Using Wii video games to help patients recover from traumatic injuries, the transitional rehab team at Long Beach Memorial is making rehabilitation even more fun with a competition at 11 a.m. Saturday for a good cause.
Long Beach Memorial has one of the few live-in rehab homes for patient transition from the hospital.
Patients and physicians will compete in the 3rd Annual WiiHAB Championship fundraiser, with proceeds going to MemorialCare Rehabilitation Institute. The money raised -$100,000 is the goal and they are at $71,416 with donors online - will buy new equipment and further the development programs that have helped people like Mario Leon.

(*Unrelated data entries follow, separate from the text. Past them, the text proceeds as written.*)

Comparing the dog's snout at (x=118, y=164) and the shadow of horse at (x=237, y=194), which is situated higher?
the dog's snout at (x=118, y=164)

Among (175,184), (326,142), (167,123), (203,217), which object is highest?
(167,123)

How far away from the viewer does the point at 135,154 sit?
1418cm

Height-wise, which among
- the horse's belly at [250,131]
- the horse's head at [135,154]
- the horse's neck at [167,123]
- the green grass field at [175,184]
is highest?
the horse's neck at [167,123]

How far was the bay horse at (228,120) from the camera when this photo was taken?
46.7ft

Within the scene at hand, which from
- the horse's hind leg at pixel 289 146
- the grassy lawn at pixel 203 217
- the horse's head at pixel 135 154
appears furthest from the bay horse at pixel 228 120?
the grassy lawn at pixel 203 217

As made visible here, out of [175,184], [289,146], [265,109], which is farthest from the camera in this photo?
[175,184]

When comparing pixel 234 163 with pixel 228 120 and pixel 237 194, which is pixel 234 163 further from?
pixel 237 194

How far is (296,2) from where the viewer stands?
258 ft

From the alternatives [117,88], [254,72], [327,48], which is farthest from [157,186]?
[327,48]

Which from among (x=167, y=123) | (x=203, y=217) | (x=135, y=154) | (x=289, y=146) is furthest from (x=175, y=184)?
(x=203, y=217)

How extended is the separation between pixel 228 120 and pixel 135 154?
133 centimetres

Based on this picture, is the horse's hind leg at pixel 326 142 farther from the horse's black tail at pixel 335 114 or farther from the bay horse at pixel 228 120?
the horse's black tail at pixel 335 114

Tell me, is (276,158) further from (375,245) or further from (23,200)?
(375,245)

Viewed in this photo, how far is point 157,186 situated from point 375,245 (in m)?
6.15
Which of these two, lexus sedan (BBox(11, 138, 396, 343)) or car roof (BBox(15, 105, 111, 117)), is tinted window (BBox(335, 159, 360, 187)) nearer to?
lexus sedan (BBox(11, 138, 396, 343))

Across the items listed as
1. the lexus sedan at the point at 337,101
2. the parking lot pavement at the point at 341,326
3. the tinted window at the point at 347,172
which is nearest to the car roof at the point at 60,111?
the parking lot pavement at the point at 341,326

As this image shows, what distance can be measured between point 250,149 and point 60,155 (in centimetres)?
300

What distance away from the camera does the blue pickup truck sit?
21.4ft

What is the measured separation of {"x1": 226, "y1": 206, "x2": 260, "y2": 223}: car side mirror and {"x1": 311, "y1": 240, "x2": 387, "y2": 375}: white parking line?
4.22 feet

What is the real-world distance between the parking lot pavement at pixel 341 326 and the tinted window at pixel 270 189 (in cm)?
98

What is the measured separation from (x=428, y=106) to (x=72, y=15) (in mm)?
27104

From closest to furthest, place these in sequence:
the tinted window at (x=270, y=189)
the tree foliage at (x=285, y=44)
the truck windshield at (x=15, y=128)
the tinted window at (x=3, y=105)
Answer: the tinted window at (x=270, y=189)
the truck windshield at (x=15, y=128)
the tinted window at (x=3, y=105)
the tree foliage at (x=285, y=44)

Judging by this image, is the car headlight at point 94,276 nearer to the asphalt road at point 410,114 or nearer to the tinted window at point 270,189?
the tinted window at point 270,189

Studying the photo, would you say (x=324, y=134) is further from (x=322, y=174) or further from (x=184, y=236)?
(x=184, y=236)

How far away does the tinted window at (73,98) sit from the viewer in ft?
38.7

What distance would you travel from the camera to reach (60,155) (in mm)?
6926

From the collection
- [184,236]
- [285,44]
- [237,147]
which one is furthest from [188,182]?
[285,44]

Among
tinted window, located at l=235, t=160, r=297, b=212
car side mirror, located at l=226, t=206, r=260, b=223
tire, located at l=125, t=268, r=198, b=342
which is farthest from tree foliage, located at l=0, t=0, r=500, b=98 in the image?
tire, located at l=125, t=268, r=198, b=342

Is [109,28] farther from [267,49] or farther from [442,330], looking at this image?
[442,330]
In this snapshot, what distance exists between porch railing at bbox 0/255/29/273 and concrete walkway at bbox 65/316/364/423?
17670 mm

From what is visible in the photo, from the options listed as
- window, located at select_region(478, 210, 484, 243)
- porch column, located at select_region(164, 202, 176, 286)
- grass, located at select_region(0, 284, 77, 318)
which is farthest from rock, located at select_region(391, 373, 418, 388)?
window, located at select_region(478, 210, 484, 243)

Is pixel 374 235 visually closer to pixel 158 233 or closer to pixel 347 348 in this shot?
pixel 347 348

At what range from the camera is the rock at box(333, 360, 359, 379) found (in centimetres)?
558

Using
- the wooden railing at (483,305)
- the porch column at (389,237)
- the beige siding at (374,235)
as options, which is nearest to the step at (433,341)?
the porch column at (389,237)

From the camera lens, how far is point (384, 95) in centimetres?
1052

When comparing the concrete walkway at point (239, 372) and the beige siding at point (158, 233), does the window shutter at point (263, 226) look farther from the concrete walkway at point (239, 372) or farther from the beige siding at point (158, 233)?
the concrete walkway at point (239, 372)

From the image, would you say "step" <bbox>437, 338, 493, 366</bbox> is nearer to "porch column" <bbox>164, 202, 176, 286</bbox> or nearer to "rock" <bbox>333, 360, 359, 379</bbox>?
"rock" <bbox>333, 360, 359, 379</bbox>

The 25-year-old is as excited to compete in the unique fundraiser as he is to be recovering from a traumatic brain injury.
“I am grateful to Long Beach Memorial and the rehab team for helping me with my first steps toward recovery and getting a normal life back,” Leon said in a statement.
A trip with friends to Joshua Tree National Park nearly turned deadly for Leon when on New Year’s of 2011, he slipped while hiking in the dusk, falling about 20 feet. His skull was fractured into 16 pieces, his brain swelled and he slipped into a coma for six days, surviving on feeding and tracheostomy (breathing) tubes for a time.
Requiring intensive rehabilitation, Leon greatly benefited from balance games on Wii consoles made available to him by the transitional rehab team at Long Beach Memorial, which is one of few local hospitals to offer a live-in transitional rehab house combining physical, occupational and recreational therapy, according to a statement.
Now he is returning the favor by raising money for the program that helped him.
An avid cyclist prior to his injury 25-year-old, Leon hopes to cycle again. Until then, he will keep training and will vie against a number of odds for the title of WiiHAB champion.
“It’s been an entirely new learning process with life. My main problem is diplopia, commonly known as double vision, an obstacle stopping me from living my life how I want to,” Mario said in a statement. “I will overcome it.”